- _Provided data_:
-*-*-

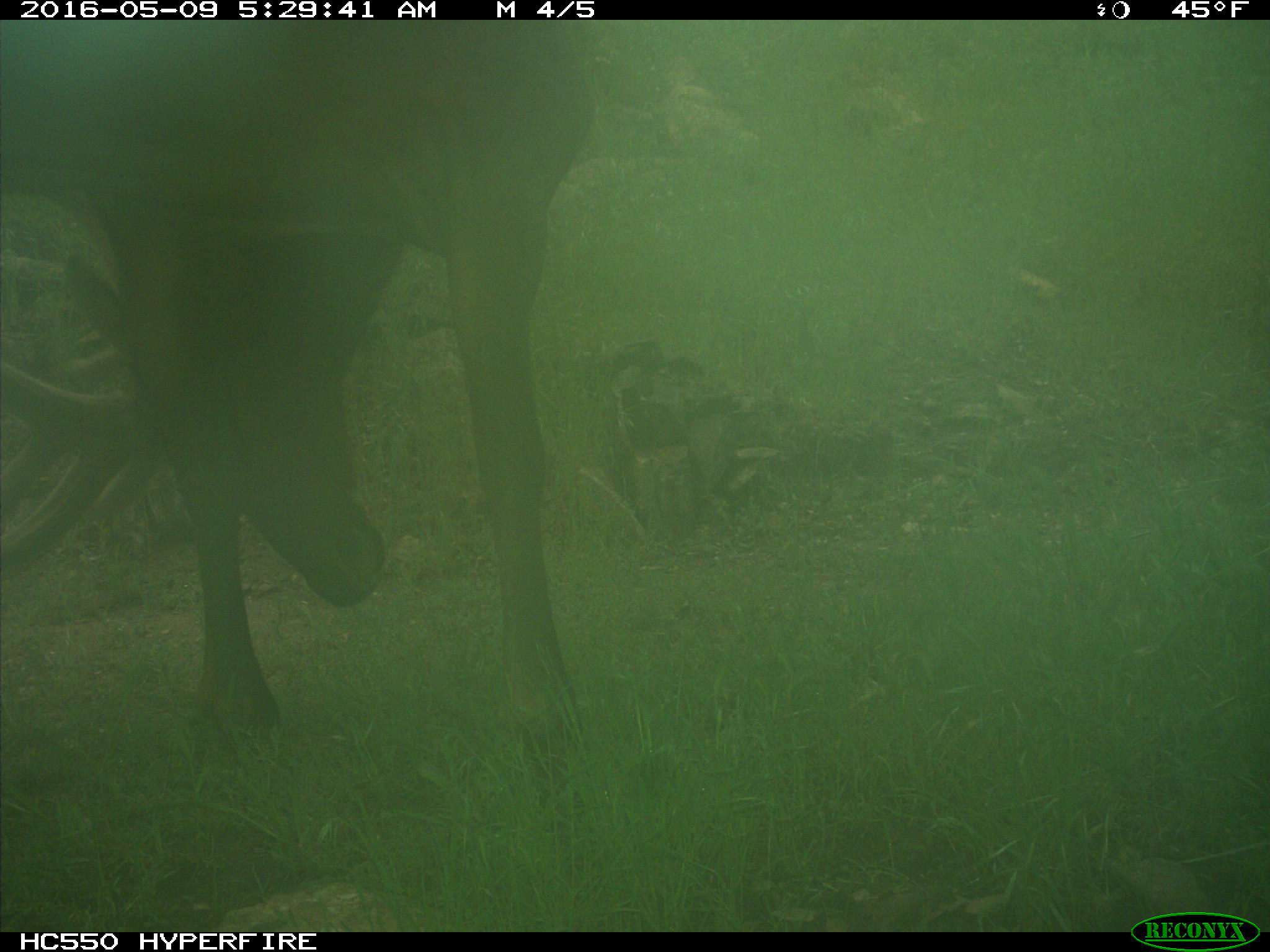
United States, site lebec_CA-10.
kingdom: Animalia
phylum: Chordata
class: Mammalia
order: Artiodactyla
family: Cervidae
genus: Cervus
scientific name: Cervus canadensis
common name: elk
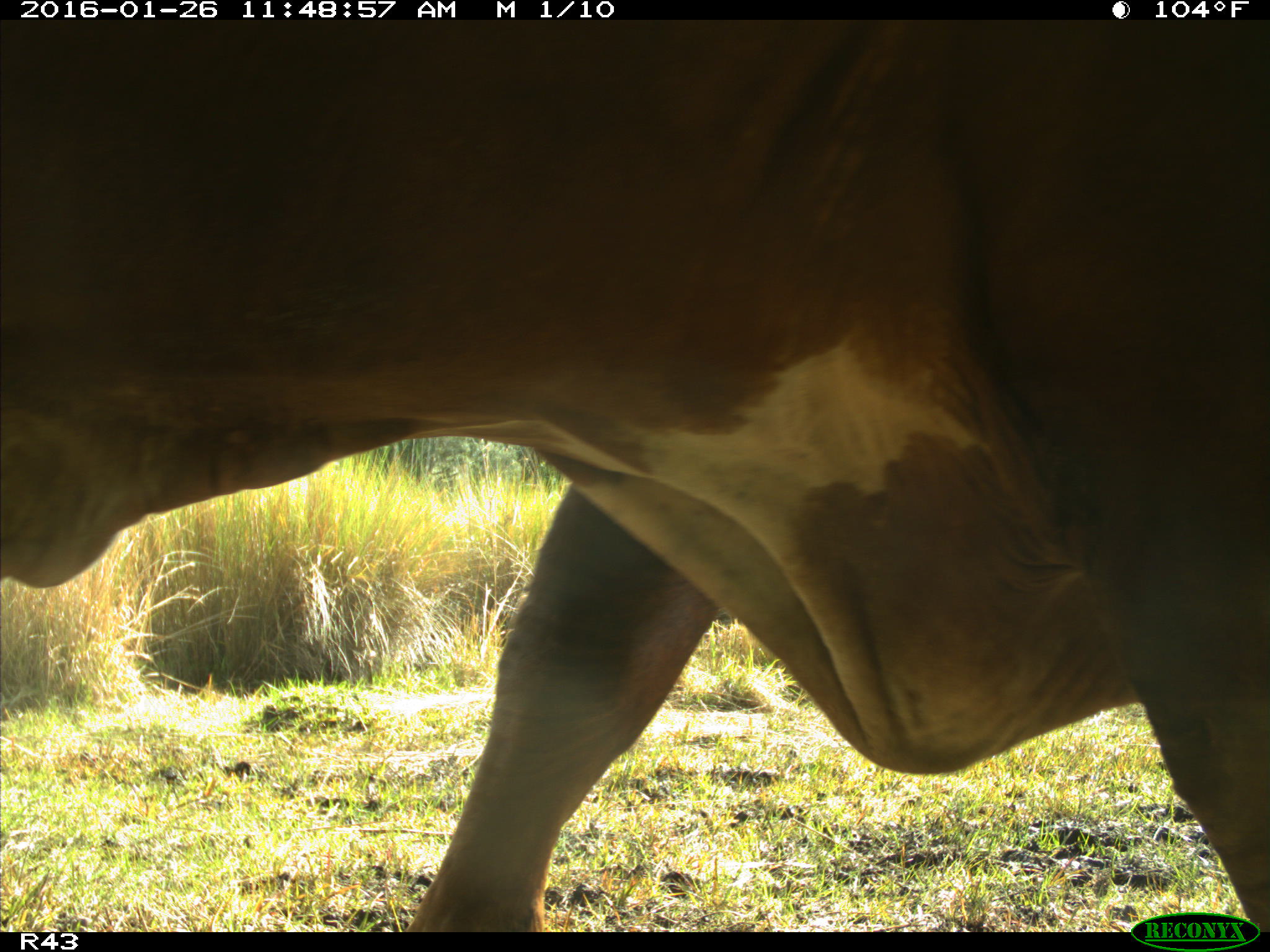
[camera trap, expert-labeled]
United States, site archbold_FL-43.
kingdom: Animalia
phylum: Chordata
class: Mammalia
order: Artiodactyla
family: Bovidae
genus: Bos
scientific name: Bos taurus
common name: domestic cow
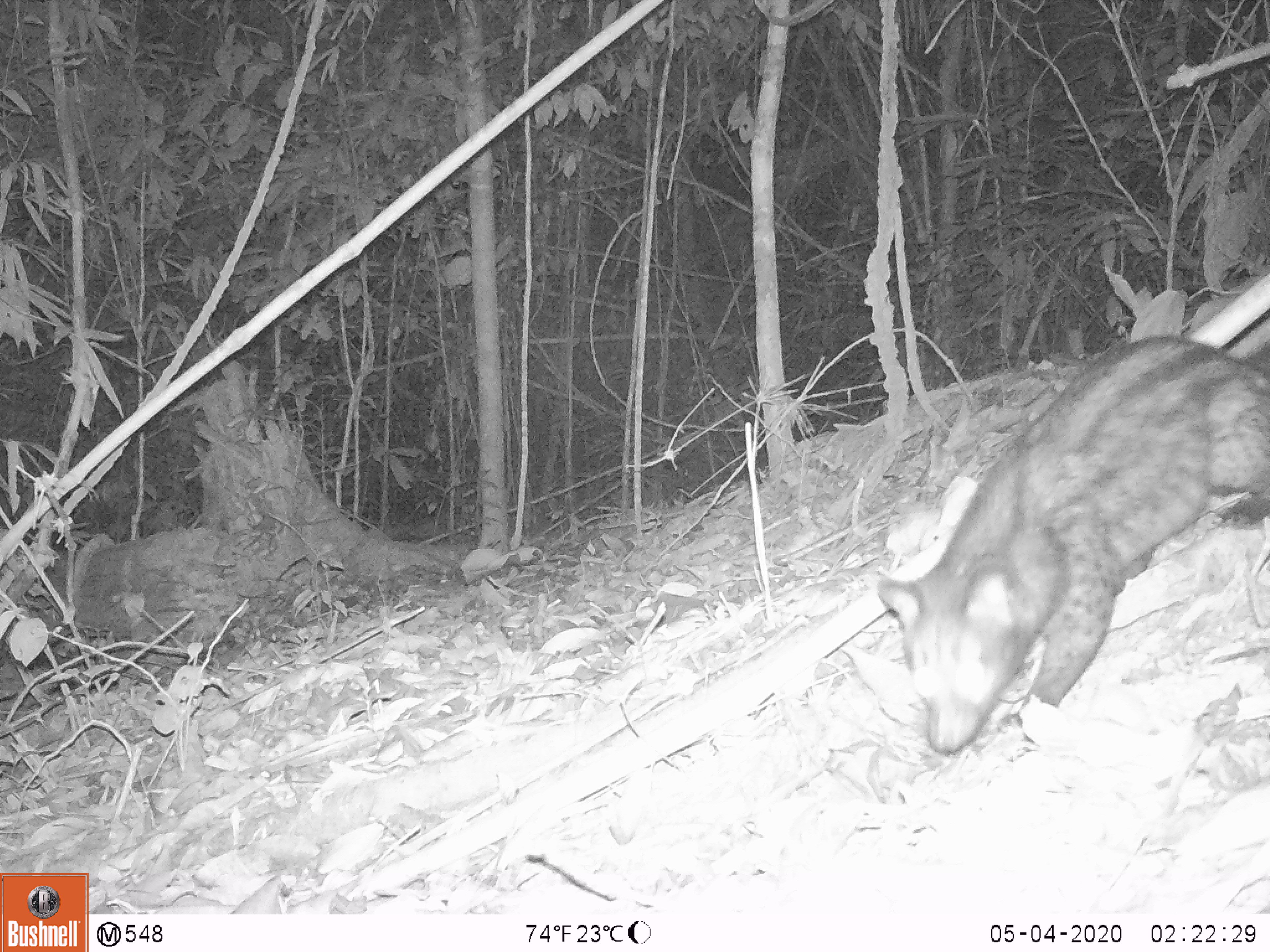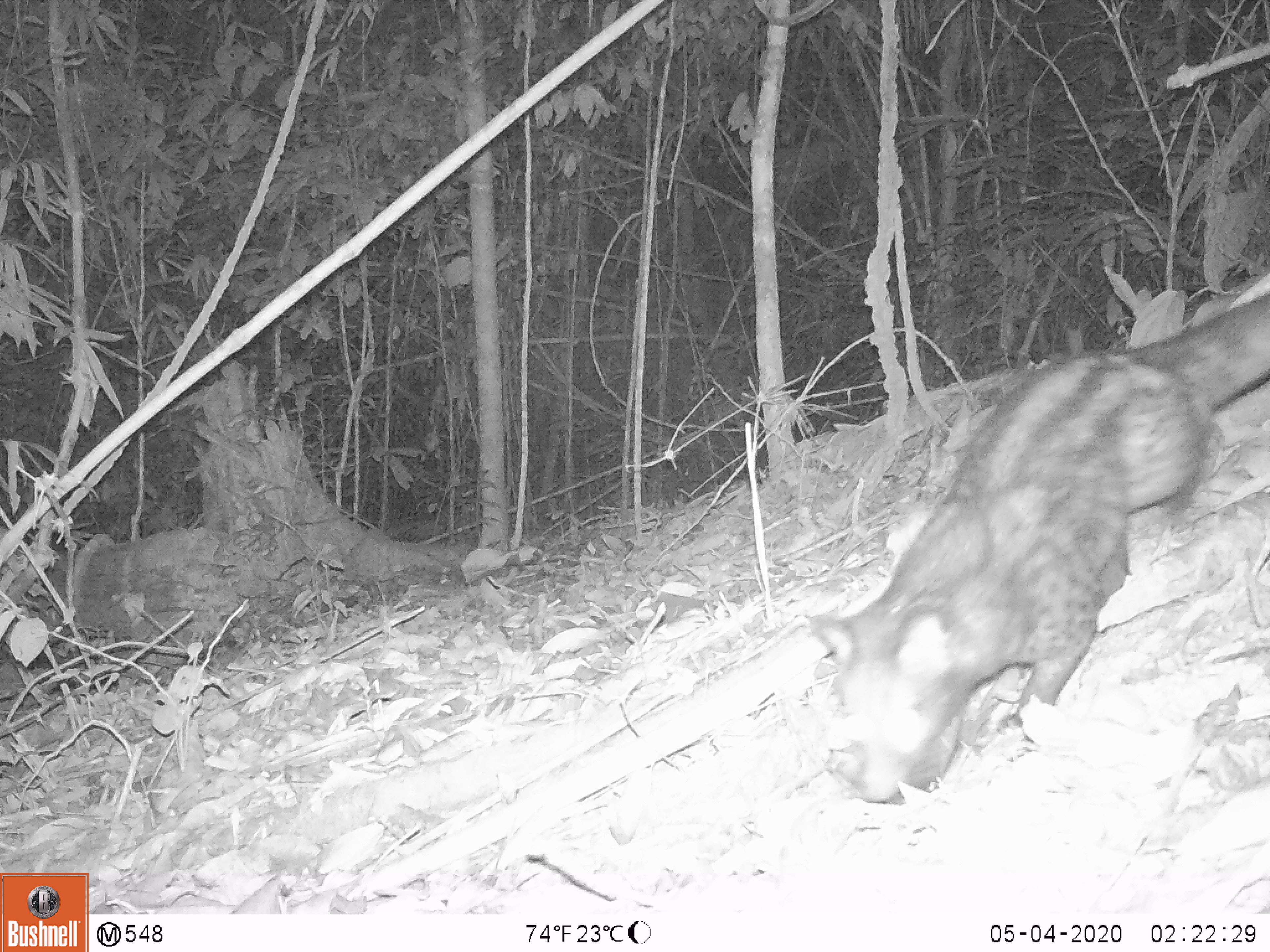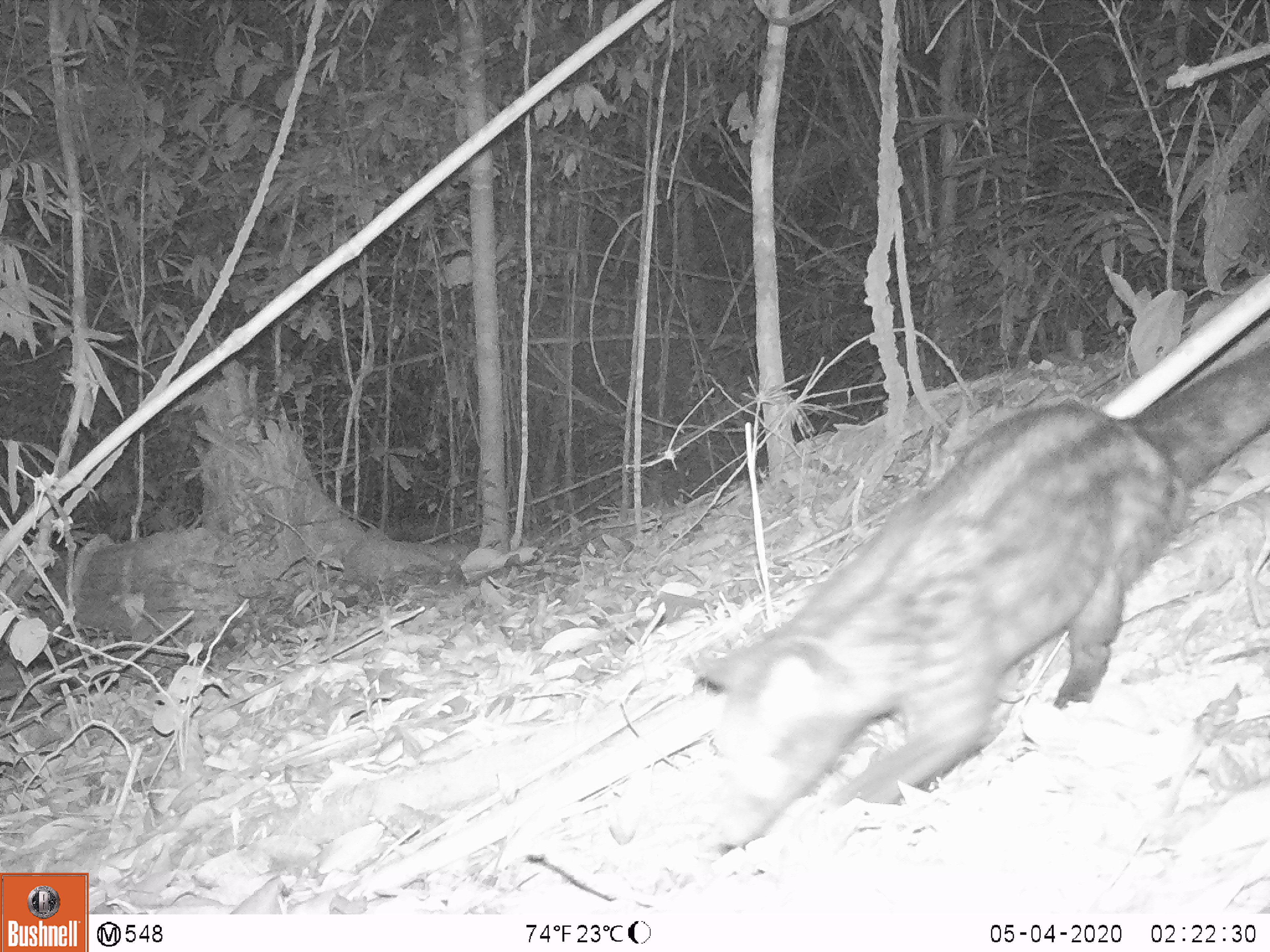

-*-*-

- _Exercise aim_: Set the records down again precisely, skipping every image.

- _Result of this task_:
United States, site lebec_CA-10.
kingdom: Animalia
phylum: Chordata
class: Mammalia
order: Artiodactyla
family: Cervidae
genus: Cervus
scientific name: Cervus canadensis
common name: elk
[camera trap, expert-labeled]
United States, site archbold_FL-43.
kingdom: Animalia
phylum: Chordata
class: Mammalia
order: Artiodactyla
family: Bovidae
genus: Bos
scientific name: Bos taurus
common name: domestic cow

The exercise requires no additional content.